Comment Richard Legg / WSET educator

Being a WSET educator, I was invited in January 2020 to Japan, to fully Japanese spirit where they are actually made. Before this I didn’t really have much experience but like everyone else on the trip, it has had a profound effect on me. Here I saw great tradition and innovation intertwined. The distilleries were varied in both style and scale, but all run by passionate people and I came away with a desire to inform others of what I had witnessed.

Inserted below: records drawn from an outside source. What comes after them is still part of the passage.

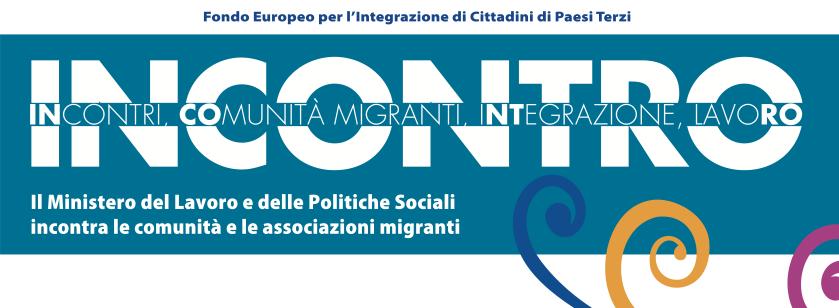 Campagna incontro IncontriComunità Migranti Integrazione Lavoro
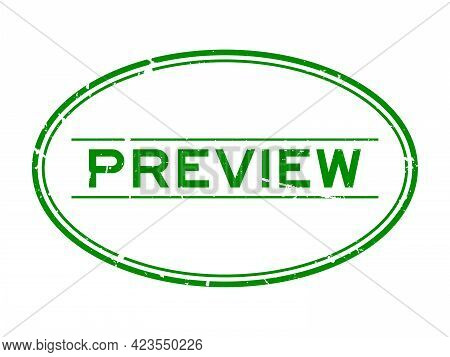 Grunge Green Preview Word Oval Rubber Seal Stamp On White Background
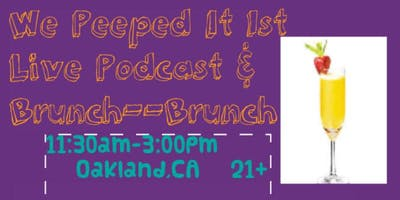 We Peeped It 1st  Live Podcast & Brunch Brunch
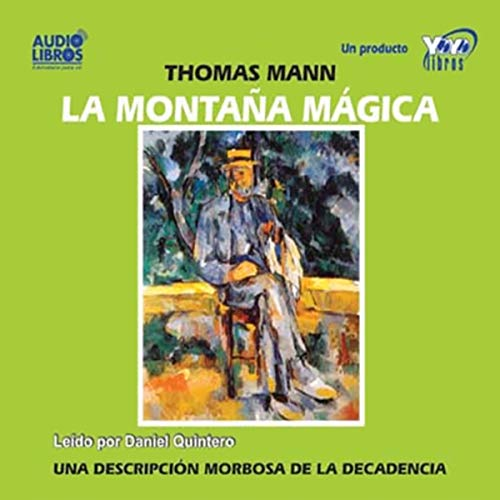 La Montana Magica [The Magic Mountain]                   By:                                                                                                                                 Thomas Mann                               Narrated by:                                                                                                                                 Daniel Quintero                      Length: 2 hrs and 42 mins     1 rating     Overall 1.0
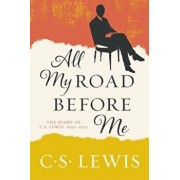 All My Road Before Me: The Diary of C. S. Lewis, 1922-1927, Paperback/C. S. Lewis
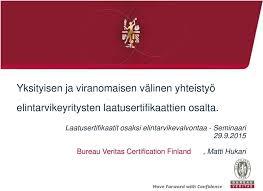 Bureau Veritas Lyhyesti Yksityisen Ja Viranomaisen Välinen Yhteistyö Elintarvikeyritysten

Awamori and Shochu are diverse spirits. Shochu specifically has many raw materials, with both having several different styles and lots of different flavours. Being made through a koji process, it is different to the spirits of Europe and the Americas, but the aromas are still familiar and the spirits are mostly not too challenging in flavour. I believe it has great potential in bars and restaurants when served with food, especially Awamori. Being so diverse, not having a single expression is problematic, so I believe more needs to be done to help export markets, particularly with Shochu, to identify the raw material. Also many bottles are very difficult to understand from English speakers, when they are almost entirely in the traditional kanji. A mixture of the two, for example with Yamazaki whisky, is much clearer for us but retains the desirable Japanese aesthetic.

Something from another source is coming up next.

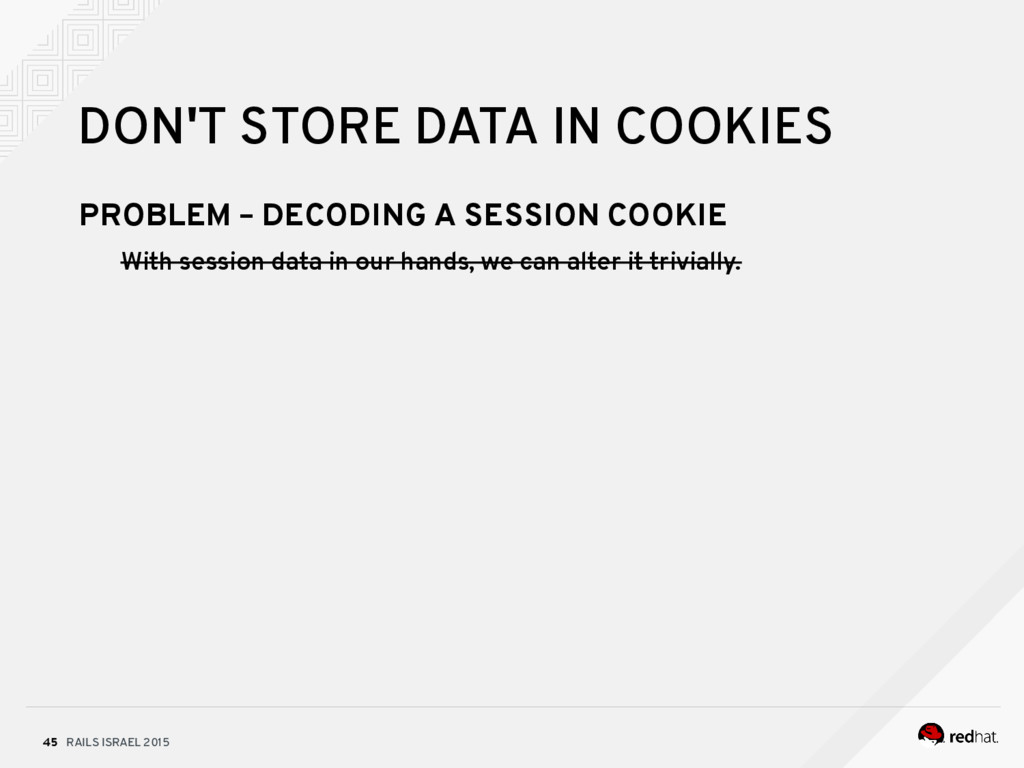 RAILS ISRAEL 2015 45 DON'T STORE DATA IN COOKIE...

There is a big appetite for Japanese alcohol products, particularly in the UK, which has seen a huge rise in sales of Japanese whisky and latterly gin. These categories are familiar to our audiences though, so I feel Awamori and Shochu have not yet been able to fully capitalise on this and as such are still unknown to many. I do feel that the potential is certainly there, it just needs to find a presence, similar to Mezcal a few years ago, with the best way for exposure I feel being through bars. Creating a demand in this area will lead to increased sales through wholesalers and finally retailers.